* _About this task_:
Whenever a line in the data holds the string "Zealand", copy that line.

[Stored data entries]
☆ ☆ ☆ ☆ ☆

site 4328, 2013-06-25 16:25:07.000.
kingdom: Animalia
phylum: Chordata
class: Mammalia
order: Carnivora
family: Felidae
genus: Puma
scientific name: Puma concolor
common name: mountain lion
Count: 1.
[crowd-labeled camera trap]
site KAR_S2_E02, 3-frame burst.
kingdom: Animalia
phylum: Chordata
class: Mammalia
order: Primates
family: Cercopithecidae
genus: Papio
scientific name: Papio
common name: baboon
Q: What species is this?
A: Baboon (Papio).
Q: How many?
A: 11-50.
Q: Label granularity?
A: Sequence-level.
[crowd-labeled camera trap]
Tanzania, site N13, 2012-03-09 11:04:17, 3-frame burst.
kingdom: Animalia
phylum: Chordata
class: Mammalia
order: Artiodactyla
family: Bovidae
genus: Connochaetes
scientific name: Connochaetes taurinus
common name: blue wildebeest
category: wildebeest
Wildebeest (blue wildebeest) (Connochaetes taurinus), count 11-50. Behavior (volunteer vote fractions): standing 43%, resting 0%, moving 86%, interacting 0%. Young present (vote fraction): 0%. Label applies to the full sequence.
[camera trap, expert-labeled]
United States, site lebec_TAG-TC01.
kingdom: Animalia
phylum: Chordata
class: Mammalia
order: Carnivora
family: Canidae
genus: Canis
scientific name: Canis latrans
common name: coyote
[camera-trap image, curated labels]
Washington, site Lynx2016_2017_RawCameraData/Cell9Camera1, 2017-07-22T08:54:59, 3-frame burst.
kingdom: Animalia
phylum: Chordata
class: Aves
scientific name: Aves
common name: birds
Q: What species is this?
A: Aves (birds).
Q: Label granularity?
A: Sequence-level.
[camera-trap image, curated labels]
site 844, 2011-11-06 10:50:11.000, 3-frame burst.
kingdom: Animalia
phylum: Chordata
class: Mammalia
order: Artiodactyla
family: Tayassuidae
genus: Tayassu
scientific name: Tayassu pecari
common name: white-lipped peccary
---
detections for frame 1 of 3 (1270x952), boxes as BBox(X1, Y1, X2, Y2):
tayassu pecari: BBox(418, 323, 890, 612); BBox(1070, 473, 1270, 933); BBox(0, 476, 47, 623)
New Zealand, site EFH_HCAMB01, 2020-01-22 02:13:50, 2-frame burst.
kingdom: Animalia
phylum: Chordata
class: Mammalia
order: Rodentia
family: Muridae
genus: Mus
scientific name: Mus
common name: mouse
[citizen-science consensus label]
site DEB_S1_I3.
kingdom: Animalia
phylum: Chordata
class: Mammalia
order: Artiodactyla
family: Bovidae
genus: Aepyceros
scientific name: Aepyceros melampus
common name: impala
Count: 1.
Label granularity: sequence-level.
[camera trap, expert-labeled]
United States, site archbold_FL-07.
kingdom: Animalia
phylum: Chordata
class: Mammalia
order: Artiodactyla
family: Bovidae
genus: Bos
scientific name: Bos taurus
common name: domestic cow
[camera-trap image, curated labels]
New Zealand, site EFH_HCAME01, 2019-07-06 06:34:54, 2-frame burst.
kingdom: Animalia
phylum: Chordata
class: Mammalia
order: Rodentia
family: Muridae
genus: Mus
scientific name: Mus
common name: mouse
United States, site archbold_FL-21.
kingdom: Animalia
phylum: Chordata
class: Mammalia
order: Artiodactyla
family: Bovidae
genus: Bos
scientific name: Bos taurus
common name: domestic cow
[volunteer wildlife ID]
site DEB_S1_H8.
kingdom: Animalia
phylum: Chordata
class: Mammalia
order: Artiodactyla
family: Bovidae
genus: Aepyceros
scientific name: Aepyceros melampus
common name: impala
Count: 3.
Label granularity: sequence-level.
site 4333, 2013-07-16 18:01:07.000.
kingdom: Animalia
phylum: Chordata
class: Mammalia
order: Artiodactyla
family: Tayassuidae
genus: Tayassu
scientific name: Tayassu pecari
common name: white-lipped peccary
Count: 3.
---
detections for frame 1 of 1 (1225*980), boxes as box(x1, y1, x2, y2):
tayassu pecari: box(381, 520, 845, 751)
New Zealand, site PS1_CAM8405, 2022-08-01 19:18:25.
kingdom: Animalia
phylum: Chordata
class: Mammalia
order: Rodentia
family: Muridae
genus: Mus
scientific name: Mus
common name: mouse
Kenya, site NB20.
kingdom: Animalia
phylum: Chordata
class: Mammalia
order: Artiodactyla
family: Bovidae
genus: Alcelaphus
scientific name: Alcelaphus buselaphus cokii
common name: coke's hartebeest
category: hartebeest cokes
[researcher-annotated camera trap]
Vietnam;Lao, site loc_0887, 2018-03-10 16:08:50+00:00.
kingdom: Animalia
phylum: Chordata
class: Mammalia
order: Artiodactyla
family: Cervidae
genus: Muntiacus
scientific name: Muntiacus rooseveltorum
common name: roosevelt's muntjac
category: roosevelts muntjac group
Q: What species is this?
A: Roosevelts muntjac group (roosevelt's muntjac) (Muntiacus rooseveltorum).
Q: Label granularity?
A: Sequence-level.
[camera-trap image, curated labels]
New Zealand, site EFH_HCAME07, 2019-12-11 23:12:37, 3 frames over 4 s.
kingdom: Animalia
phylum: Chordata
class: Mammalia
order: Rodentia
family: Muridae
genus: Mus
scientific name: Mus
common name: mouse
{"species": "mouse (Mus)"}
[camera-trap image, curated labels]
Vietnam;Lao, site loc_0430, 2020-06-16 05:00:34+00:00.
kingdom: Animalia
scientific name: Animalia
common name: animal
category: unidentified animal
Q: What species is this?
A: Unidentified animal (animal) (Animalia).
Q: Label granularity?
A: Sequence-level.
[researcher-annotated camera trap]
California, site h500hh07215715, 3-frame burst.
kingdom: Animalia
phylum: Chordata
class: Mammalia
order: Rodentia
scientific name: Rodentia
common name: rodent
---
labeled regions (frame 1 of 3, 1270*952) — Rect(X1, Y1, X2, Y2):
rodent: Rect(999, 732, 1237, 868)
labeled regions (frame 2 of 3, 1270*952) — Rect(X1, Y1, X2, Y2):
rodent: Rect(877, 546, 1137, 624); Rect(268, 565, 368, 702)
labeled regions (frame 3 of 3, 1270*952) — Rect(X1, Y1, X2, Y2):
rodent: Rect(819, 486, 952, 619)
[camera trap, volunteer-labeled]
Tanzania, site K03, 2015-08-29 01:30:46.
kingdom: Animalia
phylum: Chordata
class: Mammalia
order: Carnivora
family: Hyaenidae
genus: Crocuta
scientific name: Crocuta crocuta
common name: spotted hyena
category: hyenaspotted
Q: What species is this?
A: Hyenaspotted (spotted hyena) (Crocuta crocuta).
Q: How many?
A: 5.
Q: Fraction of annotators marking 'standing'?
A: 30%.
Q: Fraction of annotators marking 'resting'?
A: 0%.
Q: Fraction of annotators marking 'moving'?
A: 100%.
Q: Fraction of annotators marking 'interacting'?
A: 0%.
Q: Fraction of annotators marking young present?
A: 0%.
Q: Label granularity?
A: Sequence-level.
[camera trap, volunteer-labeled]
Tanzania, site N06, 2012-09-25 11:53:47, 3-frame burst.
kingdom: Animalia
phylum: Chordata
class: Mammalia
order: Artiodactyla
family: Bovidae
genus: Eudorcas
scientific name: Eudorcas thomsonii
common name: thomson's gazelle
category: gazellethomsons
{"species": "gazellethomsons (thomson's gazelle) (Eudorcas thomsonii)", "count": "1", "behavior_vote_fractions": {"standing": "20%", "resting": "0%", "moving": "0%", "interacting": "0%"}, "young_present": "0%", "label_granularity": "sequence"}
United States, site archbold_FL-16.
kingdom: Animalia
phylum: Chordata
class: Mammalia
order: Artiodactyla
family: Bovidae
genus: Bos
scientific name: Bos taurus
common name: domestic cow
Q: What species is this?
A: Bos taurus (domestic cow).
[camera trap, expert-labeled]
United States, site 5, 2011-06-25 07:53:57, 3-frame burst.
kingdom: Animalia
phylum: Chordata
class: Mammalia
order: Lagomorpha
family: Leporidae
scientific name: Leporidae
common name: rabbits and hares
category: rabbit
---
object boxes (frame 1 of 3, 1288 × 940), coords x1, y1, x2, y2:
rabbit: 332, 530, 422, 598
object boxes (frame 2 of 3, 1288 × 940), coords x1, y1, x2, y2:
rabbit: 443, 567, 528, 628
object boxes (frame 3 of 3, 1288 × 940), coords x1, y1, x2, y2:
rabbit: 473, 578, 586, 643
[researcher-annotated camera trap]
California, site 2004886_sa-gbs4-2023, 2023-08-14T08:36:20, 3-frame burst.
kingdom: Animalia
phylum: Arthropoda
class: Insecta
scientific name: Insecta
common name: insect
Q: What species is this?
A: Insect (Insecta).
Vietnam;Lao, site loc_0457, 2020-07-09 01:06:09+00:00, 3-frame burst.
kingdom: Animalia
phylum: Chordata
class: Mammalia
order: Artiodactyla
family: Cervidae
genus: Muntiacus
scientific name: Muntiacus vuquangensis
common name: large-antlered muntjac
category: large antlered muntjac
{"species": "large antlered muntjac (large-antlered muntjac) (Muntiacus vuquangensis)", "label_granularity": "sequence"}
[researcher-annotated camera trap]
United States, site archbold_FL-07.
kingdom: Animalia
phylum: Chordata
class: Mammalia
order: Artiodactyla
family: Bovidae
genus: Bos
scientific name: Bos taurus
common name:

☆ ☆ ☆ ☆ ☆

* _The completed task_:
New Zealand, site EFH_HCAMB01, 2020-01-22 02:13:50, 2-frame burst.
New Zealand, site EFH_HCAME01, 2019-07-06 06:34:54, 2-frame burst.
New Zealand, site PS1_CAM8405, 2022-08-01 19:18:25.
New Zealand, site EFH_HCAME07, 2019-12-11 23:12:37, 3 frames over 4 s.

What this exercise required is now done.